Baca Juga: Kita Hirup Setiap Saat, Sebenarnya Udara Terbuat dari Apa, ya?
1. ENSO (El Nino dan La Nina)
ENSO yang merupakan akronim dari El Nino-Southern Oscillation merupakan variasi angin dan suhu udara yang lebih panas maupun dingin dari permukaan laut.
Peristiwa ini biasa terjadi di wilayah garis khatulistiwa dan timur Samudra Pasifik yang terjadi secara berkala atau rutin.
Karena terjadi di wilayah garis khatulistiwa, maka ENSO berpengaruh pada cuaca di sebagian besar wilayah tropis dan subtropis di Bumi.
Periode panas ENSO disebut dengan El Nino, sedangkan periode dingin variasi ini disebut sebagai La Nina.
Dalam laporan BMKG, diketahui bahwa pada Agustus 2019, El Nino lemah yang terjadi pada periode tahun 2018/2019 sudah berakhir dan berada dalam kondisi netral.
Dengan berakhir atau melemahnya El Nino, seharusnya musim hujan akan datang sesuai dengan periode berlangsungnya.
Namun, ternyata ada faktor lain yang menyebabkan hujan datang terlambat tahun ini, teman-teman.
Baca Juga: Beberapa Wilayah di Jawa Alami Suhu Dingin Lagi, Ini 6 Manfaat Suhu Dingin bagi Tubuh
2. IOD (Indian Ocean Dipole)
Selain El Nino dan La Nina, faktor lain yang memengaruhi terlambatnya musim hujan di Indonesia tahun ini adalah IOD atau Indian Ocean Dipole.
IOD yang juga dikenal sebagai India Nino adalah peristiwa yang selalu berubah dan tidak teratur pada permukaan laut di mana bagian barat Samudra Hindia menjadi lebih hangat dan bagian timur laut lebih dingin.
Nah, kondisi IOD inilah yang akan memengaruhi iklim di Indonesia. Jika hasil IOD menunjukkan positif, maka wilayah Indonesia barat akan kering.
Namun, jika IOD berada dalam kondisi negatif, maka wilayah Indonesia bagian barat akan basah.
Baca Juga: Kenapa Telapak Kaki Jadi Bagian Tergeli Saat Ada yang Menggelitiknya, ya?
Dari pemantauan BMKG, saat ini IOD sedang dalam keadaan positif, nih, teman-teman. Hal inilah yang akan memperparah kondisi kering di wilayah barat Indonesia.
BMKG juga memprediksi kondisi IOD akan menuju netral pada akhir tahun 2019.

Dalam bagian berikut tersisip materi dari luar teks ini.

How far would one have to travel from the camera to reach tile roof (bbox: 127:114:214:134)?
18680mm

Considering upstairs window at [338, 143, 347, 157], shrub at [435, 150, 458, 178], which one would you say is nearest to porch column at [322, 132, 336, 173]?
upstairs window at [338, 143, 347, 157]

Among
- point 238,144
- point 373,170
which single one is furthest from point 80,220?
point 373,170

Wilayah Indonesia yang terpengaruh kondisi IOD adalah Sumatra dan Jawa bagian barat yang ditunjukkan dengan curah hujan yang terganggu.

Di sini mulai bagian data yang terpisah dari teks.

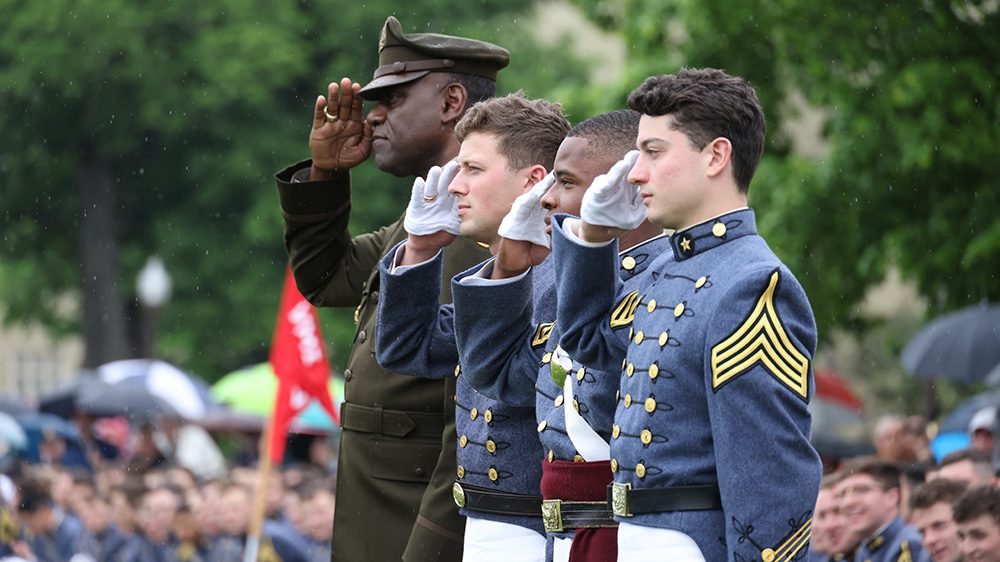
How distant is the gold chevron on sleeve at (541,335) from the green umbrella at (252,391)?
1450 cm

3. SST (Sea Surface Temperature)
SST adalah suhu permukaan laut, yang juga menjadi bagian penting yang memengaruhi kondisi iklim di Indonesia.
Menurut Pak Adi, suhu permukaan laut Indonesia masih akan dingin sampai Oktober 2019.
Hal ini akan menghambat pertumbuhan penguapan air laut yang berguna untuk pertumbuhan awan-awan hujan sehingga jumlahnya masih kurang hingga Oktober.
Padahal, awan terbentuk paling banyak dari penguapan air laut yang terjadi sehingga kalau suhu permukaan laut tidak panas, maka tidak ada penguapan yang terjadi.
Baca Juga: Yuk, Kenali Penyebab Vertigo yang Bisa Dialami Anak-Anak Seperti Kita!
4. Monsun (Angin)
Musim hujan juga dipengaruhi oleh Monsun Asia atau angin baratan yang bertugas untuk mengalirkan udara basah dari benua Asia melewati wilayah Indonesia dan bergerak menuju benua Australia.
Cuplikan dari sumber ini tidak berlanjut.